What is being asked: Please copy down, with no changes, the stretch of entries below from the line containing "At what remove" through the end of the entries.

Entries contained in a dataset:
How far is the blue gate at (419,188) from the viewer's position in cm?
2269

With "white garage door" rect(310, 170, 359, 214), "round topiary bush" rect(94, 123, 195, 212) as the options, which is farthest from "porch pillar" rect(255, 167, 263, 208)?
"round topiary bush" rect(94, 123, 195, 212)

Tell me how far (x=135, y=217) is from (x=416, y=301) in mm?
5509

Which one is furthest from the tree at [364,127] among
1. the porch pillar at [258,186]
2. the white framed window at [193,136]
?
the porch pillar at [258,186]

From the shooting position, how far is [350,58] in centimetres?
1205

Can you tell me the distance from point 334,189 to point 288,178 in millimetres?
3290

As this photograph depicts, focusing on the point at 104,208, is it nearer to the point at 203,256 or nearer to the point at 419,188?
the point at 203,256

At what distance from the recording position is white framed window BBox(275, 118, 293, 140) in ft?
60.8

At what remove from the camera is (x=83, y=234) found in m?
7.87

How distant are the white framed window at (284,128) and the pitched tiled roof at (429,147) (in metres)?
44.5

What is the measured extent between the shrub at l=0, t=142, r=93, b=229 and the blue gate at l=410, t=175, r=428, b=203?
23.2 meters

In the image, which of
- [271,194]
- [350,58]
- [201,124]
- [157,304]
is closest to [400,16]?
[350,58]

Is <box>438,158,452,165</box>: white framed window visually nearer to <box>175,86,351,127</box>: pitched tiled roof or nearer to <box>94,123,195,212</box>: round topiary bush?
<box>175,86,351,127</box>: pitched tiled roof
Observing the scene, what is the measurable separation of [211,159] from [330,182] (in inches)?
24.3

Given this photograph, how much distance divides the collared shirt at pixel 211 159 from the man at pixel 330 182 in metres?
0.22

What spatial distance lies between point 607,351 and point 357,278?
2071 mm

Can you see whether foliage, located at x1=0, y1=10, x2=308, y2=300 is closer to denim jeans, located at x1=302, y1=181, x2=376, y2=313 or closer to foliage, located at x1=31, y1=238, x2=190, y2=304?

Response:
At what remove from the camera is (x=83, y=234) found in m?
7.87

How distant are the white framed window at (284,128) and the pitched tiled roof at (429,147) (in metres)?
44.5

What is the measured extent between the shrub at l=0, t=142, r=93, b=229 and the blue gate at l=410, t=175, r=428, b=203?
23.2 meters

In the image, which of
- [271,194]
- [350,58]
- [201,124]
- [157,304]
is closest to [400,16]?
[350,58]

Is <box>438,158,452,165</box>: white framed window visually nearer to <box>175,86,351,127</box>: pitched tiled roof or nearer to <box>94,123,195,212</box>: round topiary bush?
<box>175,86,351,127</box>: pitched tiled roof
Observing the scene, what is the measurable separation of [211,159] from [330,182] (in inches)?
24.3

Given this photograph, how much distance divides the collared shirt at pixel 211 159 from the man at pixel 330 182 in metres?
0.22

What spatial distance lies between point 607,351 and point 357,278?
2071 mm

Can you see whether foliage, located at x1=0, y1=10, x2=308, y2=300 is closer to denim jeans, located at x1=302, y1=181, x2=376, y2=313 or closer to foliage, located at x1=31, y1=238, x2=190, y2=304?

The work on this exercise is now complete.